The present invention relates generally to packet communication networks, and particularly to buffer management in switches that are deployed in such networks.
Switches used in high-speed packet networks, such as Ethernet and InfiniBand networks, typically contain buffer memories. Packets received by the switch through one of its interfaces are stored temporarily in a buffer memory while awaiting transfer to the appropriate egress interface or possibly, in the case of multicast packets, to multiple egress interfaces. Although buffer memory may be allocated statically to each interface, many modern packet switches use a shared memory, in which buffer space is allocated flexibly to different interfaces and queues depending on traffic load and memory availability, as well as packet ingress priority and packet priorities that are set after processing in the switch.
As one example, U.S. Patent Application Publication 2013/0250762 describes a method for achieving lossless behavior for multiple ports sharing a buffer pool. Packets are “colored” and stored in a shared packet buffer without assigning fixed page allocations per port.
Embodiments of the present invention that are described hereinbelow provide improved methods and apparatus for buffer management in a network element.
There is therefore provided, in accordance with an embodiment of the invention, communication apparatus, which includes multiple interfaces configured to be connected to a packet data network so as to serve as both ingress and egress interfaces in receiving and forwarding of data packets of multiple types, including at least first and second types, from and to the network by the apparatus. A memory is coupled to the interfaces and configured as a buffer to contain packets received through the ingress interfaces while awaiting transmission to the network via the egress interfaces. Packet processing logic is configured to maintain multiple transmit queues, which are associated with respective ones of the egress interfaces, and to place both first and second queue entries, corresponding to first and second data packets of the first and second types, respectively, in a common transmit queue for transmission through a given egress interface, while allocating respective spaces in the buffer to store the first and second data packets against separate, first and second buffer allocations, which are respectively assigned to the first and second types of the data packets.
In one embodiment, the first type of the data packets consists of unicast packets, while the second type of the data packets consists of multicast packets.

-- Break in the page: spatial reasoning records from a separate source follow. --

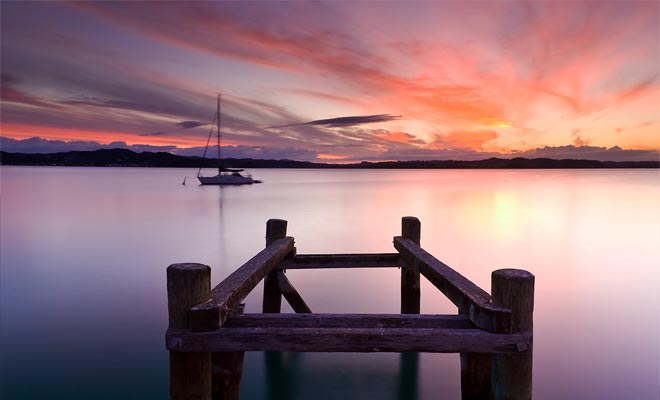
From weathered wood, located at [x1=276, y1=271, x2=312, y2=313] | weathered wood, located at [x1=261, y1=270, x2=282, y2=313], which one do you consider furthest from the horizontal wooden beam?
weathered wood, located at [x1=261, y1=270, x2=282, y2=313]

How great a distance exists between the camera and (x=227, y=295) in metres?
3.60

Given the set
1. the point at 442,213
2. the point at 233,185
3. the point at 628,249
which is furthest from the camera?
the point at 233,185

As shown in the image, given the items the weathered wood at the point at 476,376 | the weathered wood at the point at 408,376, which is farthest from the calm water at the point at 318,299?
the weathered wood at the point at 476,376

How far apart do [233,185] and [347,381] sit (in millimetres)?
68857

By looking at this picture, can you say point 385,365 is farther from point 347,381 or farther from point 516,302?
point 516,302

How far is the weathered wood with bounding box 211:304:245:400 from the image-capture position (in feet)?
14.1

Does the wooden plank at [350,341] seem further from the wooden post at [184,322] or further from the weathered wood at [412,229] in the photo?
the weathered wood at [412,229]

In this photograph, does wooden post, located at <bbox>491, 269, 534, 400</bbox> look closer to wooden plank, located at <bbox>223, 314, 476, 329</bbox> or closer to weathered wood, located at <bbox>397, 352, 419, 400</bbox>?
wooden plank, located at <bbox>223, 314, 476, 329</bbox>

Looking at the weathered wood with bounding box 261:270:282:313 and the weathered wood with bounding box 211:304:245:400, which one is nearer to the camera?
the weathered wood with bounding box 211:304:245:400

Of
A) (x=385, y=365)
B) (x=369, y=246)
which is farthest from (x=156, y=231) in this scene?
(x=385, y=365)

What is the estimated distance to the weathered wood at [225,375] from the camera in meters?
4.29

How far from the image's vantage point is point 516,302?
3.24 m

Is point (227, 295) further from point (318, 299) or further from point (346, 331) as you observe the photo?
point (318, 299)

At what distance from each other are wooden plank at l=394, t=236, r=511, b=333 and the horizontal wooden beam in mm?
1553
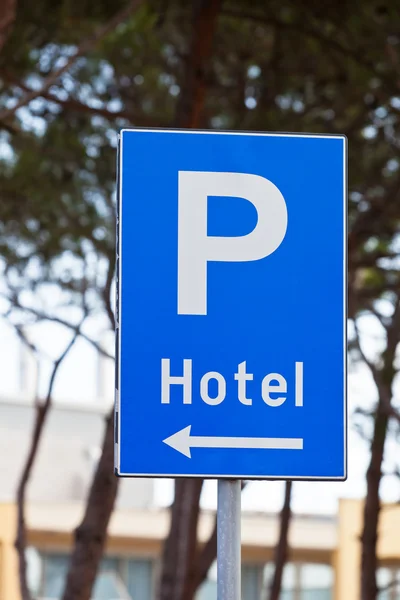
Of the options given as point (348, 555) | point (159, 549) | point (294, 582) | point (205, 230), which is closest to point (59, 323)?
point (205, 230)

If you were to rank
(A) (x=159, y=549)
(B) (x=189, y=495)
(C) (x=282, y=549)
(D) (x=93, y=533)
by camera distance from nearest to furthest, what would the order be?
1. (D) (x=93, y=533)
2. (B) (x=189, y=495)
3. (C) (x=282, y=549)
4. (A) (x=159, y=549)

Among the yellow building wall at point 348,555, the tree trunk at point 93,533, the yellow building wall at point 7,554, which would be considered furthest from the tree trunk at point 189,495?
the yellow building wall at point 348,555

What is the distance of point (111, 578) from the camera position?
2747 centimetres

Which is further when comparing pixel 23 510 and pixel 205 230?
pixel 23 510

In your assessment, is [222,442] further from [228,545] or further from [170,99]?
Result: [170,99]

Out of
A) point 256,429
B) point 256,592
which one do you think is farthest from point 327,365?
point 256,592

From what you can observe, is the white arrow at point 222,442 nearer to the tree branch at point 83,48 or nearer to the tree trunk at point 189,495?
the tree branch at point 83,48

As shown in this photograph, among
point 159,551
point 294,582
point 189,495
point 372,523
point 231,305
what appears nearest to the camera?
point 231,305

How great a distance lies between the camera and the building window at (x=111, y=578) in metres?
27.1

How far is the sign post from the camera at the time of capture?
236cm

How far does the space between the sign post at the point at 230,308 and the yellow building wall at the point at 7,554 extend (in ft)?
75.0

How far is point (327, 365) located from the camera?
94.5 inches

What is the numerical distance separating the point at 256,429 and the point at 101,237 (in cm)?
850

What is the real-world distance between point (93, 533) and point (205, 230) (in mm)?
6339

Additionally or alternatively, the first and second types of the data packets are transmitted using different, respective, first and second transport protocols.
Typically, the packet processing logic is configured, when a given queue entry reaches a head of the common transmit queue, to transmit a corresponding data packet through the given egress interface and to release a corresponding space in a respective one of the first and second buffer allocations.
In some embodiments, the first buffer allocation is shared over multiple transmit queues associated with multiple, different egress interfaces through which the data packets of the first type are transmitted.
Additionally or alternatively, the multiple transmit queues include at least two transmit queues that are both associated with the same, given egress interface and have different, respective levels of quality of service, and the first and second data packets of the different, first and second types have a common level of quality of service.
In a disclosed embodiment, the packet processing logic is configured to apply a congestion avoidance mechanism separately to the first and second types of the data packets responsively to respective fill levels of the first and second buffer allocations.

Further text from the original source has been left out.